His eyes were agonized as he asked, his voice so low it echoed through me, “Do you want me to keep my hands to myself?”
I shook my head no.
He grabbed my hands and pulled me onto his lap, and then I pulled away. “Wait, wait,” I hated the words as they left my mouth. “Jordan, I’ve been sick. I just broke my fever?—”
“Please, make me sick. Give me whatever you got. I’ll take it happily.” He brought my lips to his and said between kisses, “Because I’ve missed these lips.” He ran his fingers down my sides and said his words hot and breathless against my lips, “I’ve missed every inch of you. Every single day. For years.”
I’d kissed this man thousands of times. His lips were almost as familiar to me as my own, yet tonight each kiss felt so monumental. My own personal earthquake, everything in me falling to pieces. No one else could kiss me like this—touch me like this.
It was like he hadn’t forgotten anything about me. He remembered how to make me shiver. He’d remembered to kiss along my jaw, grinning when I sighed. Holding onto me like he’d been waiting for this moment for years, his hands needy against my skin.

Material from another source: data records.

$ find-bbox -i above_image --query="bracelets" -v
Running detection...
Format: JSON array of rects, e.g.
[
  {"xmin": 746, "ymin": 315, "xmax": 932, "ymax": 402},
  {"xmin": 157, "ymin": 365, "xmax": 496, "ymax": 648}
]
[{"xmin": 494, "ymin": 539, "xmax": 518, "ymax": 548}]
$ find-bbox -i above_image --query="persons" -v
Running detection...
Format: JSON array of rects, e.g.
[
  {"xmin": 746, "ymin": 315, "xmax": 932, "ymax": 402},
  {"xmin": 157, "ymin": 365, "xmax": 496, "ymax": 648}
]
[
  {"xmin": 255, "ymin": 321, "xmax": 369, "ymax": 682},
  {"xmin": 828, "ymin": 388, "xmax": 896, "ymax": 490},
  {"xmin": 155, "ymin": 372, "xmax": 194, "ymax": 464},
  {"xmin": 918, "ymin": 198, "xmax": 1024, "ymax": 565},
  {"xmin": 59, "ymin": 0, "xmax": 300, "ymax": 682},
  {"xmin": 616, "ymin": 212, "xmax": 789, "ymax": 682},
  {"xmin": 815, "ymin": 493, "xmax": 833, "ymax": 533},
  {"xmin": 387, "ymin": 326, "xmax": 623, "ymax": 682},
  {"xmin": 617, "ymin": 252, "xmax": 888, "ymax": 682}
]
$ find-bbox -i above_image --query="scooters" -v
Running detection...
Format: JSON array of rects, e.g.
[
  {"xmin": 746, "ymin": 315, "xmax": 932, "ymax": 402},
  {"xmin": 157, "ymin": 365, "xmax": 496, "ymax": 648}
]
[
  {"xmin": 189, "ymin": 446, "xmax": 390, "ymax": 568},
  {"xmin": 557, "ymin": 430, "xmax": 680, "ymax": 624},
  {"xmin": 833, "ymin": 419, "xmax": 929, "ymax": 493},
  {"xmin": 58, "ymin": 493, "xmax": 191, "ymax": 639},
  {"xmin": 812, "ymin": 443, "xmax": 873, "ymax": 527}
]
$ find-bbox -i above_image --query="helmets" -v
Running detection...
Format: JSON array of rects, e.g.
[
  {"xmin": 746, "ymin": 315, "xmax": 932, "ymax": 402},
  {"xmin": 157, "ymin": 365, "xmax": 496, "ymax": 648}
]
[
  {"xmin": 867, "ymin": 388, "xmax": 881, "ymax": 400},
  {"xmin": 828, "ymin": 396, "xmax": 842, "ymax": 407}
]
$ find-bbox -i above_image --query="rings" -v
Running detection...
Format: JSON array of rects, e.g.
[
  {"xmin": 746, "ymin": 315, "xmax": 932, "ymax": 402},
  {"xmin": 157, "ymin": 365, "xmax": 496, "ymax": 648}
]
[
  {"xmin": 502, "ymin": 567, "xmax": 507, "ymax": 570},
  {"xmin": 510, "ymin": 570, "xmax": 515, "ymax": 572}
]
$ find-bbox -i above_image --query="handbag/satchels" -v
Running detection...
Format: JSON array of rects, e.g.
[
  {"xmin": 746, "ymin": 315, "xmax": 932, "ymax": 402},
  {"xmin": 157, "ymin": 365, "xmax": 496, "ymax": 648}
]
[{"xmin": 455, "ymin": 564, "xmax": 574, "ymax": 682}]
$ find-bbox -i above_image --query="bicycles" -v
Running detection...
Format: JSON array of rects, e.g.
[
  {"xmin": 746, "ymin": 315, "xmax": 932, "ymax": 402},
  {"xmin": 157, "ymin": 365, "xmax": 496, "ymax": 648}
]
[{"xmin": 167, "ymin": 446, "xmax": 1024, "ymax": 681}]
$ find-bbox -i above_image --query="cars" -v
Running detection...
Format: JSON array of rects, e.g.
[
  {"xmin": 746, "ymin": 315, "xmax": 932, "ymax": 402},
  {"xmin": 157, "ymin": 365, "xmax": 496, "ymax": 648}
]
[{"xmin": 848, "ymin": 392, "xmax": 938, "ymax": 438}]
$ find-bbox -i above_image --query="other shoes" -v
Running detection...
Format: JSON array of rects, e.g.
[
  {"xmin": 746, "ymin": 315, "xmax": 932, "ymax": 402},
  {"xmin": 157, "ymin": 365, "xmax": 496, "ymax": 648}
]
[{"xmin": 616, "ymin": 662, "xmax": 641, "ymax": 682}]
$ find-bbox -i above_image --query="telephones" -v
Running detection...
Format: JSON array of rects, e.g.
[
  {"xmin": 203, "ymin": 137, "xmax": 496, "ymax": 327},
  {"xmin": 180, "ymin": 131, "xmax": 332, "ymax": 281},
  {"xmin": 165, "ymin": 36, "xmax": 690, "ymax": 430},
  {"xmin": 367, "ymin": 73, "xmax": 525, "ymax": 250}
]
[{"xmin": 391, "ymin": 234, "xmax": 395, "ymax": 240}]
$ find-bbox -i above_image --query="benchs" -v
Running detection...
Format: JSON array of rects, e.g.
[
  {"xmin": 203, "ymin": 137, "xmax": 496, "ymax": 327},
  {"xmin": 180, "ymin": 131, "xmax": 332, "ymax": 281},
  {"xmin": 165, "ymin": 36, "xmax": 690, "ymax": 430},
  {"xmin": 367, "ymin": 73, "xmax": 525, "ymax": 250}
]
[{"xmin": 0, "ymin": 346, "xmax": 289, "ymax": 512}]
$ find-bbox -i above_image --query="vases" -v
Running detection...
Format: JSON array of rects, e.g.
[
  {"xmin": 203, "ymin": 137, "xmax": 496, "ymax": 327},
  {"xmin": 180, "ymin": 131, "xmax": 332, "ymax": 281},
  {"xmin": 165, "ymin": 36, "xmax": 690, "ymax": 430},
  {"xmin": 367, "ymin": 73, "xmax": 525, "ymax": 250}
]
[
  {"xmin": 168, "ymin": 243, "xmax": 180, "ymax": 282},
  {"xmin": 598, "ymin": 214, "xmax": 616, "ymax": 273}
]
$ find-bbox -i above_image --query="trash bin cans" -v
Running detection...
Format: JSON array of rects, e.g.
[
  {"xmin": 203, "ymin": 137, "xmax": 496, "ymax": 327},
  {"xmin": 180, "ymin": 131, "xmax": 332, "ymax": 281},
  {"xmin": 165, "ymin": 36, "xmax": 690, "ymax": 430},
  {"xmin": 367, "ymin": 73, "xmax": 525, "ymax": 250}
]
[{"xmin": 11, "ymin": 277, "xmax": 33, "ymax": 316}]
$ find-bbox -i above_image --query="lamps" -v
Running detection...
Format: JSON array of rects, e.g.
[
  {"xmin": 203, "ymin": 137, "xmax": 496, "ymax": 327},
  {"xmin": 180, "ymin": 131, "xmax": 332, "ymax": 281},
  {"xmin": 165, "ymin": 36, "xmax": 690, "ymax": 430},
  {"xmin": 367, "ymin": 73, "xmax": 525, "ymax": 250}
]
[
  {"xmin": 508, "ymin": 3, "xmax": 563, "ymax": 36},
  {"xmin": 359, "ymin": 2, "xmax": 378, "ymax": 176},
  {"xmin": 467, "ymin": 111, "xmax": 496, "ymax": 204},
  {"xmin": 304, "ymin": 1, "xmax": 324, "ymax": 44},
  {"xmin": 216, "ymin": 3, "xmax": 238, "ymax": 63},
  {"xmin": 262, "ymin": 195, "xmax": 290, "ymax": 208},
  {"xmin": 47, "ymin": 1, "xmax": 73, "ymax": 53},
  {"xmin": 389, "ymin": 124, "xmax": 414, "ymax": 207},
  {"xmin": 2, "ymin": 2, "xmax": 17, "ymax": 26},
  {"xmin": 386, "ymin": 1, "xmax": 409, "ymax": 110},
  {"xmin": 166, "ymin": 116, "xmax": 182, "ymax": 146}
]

“I wish I could have all of your Saturdays,” I said between kisses.
He mumbled into my neck, “Rogers, you’ve always gotten whatever you wanted from me, giving you my Saturdays is like asking for pennies.”
When we were teenagers, kissing till we fogged up the truck windows, he’d whisper, “Rogers, I just love you so much.”

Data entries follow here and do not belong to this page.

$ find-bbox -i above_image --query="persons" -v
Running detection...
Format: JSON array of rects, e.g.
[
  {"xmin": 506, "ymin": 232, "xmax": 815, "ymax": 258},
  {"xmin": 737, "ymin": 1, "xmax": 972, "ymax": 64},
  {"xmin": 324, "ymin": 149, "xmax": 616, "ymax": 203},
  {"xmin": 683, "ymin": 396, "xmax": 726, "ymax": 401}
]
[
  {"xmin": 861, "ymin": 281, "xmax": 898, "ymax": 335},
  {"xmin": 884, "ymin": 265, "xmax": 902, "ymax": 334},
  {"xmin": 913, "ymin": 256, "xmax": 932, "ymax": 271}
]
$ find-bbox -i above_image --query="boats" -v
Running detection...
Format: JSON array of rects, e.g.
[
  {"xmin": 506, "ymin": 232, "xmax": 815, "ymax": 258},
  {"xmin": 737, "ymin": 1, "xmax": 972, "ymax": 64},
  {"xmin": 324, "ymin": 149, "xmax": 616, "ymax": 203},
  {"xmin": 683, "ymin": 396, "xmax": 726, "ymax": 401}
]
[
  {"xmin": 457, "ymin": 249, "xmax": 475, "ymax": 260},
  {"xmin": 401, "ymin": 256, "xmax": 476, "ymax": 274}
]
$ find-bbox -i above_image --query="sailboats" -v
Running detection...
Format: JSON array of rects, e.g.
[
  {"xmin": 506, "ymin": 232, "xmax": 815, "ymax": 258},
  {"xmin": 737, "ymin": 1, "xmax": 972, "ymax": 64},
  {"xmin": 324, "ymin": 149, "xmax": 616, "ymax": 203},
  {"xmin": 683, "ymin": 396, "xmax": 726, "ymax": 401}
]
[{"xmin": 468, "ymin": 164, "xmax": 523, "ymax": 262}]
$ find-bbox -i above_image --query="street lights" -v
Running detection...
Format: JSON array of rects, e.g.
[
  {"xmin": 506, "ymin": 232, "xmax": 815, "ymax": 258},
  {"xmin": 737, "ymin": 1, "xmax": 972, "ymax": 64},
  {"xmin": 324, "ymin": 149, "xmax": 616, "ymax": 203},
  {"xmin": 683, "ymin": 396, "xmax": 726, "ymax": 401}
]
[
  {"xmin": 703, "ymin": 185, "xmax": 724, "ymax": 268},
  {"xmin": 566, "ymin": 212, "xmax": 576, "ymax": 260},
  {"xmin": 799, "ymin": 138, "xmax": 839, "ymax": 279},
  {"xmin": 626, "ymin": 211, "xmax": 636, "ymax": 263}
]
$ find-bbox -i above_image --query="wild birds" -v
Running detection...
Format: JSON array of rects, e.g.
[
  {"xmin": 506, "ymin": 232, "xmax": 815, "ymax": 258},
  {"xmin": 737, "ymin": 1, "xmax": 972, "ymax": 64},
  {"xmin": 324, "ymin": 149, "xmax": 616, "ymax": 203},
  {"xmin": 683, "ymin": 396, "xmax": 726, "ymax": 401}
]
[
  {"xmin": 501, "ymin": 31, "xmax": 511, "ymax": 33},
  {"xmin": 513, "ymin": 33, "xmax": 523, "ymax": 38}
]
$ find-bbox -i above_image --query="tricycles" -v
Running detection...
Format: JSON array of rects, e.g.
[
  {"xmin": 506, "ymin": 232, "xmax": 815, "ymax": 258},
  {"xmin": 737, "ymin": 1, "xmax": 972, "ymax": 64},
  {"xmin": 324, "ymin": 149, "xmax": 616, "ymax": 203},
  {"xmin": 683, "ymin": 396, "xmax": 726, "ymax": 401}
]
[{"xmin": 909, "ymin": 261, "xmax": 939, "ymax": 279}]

And sometimes I’d find it hard to speak. I didn’t know the words to communicate just how downright into my core happy I was he was in my life. How lucky I felt he lived down my street and went to my school and loved me right back.
I was speechless now, too. Finding it hard to communicate, except through my hands in his hair, kissing his lips till they bruised.
I was feverish again—this time just for him, incurably not even trying to resist it.
“Okay then, I’ll take every single day if they’re up for grabs.” I pulled away for a minute, taking in this messy-haired, swollen lips view of him grinning back at me.
He ran his thumb over my bottom lip and I asked, my voice shaking as I pushed myself to expose all the feelings I’ve carried with me for years like battle scars, “Are they, up for grabs?”
He stilled for a moment, thumb still on my lip as I continued speaking, “I’ve been wanting to ask you… Have you figured it out?”
“Us?”
“Yeah, us.” I nodded, hovering over him, my hair grazing against his chest. “Figured us out.”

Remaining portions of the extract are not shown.